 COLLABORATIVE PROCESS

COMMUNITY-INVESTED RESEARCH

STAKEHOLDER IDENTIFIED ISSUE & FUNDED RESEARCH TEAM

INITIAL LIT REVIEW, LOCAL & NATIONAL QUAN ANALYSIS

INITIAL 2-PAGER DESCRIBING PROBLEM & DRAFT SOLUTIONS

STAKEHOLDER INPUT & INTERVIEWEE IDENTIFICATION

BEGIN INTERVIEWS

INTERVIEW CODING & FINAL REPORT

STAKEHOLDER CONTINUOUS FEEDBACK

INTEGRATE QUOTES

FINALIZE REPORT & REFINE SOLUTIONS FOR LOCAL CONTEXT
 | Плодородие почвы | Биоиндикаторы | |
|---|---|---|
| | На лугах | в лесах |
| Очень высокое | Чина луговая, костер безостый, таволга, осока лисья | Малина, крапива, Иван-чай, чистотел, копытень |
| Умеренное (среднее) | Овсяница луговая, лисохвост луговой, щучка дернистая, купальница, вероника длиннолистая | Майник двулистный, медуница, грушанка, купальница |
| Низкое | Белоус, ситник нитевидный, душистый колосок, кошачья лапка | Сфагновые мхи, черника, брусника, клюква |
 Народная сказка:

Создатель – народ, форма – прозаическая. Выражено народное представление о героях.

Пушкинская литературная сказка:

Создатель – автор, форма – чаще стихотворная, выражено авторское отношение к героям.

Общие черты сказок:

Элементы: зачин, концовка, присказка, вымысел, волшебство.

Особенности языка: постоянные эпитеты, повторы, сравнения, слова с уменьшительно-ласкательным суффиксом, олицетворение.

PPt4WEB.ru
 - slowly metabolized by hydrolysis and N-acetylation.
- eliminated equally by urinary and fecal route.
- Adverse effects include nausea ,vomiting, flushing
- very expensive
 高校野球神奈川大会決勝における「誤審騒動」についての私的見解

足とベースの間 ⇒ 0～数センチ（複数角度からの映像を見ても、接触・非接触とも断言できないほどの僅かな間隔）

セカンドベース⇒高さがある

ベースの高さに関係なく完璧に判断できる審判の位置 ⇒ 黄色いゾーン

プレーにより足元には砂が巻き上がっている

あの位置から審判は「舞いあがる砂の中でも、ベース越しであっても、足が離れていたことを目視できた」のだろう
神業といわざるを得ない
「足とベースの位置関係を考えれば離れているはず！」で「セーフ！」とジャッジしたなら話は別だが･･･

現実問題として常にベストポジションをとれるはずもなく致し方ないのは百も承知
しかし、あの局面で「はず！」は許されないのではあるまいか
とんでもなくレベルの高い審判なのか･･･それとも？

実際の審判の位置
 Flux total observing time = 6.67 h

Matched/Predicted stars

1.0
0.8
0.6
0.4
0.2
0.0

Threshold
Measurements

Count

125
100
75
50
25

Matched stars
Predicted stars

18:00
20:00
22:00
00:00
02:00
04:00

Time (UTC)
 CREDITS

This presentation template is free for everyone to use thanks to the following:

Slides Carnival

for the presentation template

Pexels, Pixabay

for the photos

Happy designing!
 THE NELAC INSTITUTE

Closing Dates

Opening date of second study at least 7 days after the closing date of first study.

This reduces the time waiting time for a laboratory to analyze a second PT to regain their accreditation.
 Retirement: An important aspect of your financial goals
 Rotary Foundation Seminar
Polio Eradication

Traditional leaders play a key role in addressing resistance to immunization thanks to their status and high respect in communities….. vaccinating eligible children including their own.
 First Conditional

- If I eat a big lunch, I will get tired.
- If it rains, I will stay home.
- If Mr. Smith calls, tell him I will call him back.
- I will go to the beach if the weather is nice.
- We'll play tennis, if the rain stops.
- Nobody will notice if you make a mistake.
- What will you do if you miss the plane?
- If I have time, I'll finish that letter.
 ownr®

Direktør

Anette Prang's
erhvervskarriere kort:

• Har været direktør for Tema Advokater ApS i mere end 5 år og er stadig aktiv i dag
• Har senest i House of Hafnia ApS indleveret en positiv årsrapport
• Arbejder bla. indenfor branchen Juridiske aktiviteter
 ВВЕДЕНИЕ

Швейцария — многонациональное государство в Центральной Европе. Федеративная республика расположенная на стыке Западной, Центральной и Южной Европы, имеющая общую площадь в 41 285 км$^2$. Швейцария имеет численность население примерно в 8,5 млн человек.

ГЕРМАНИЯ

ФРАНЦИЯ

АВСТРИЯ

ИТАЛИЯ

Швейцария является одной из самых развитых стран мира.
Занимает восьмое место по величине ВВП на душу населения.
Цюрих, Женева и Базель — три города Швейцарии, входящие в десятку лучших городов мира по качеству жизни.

▶ **WHAT IS EXPECTED**
"second" is the string to look for; please copy every line of the records above where it appears.

▶ **WRITTEN RESPONSE**
Opening date of second study at least 7 days after the closing date of first study.
This reduces the time waiting time for a laboratory to analyze a second PT to regain their accreditation.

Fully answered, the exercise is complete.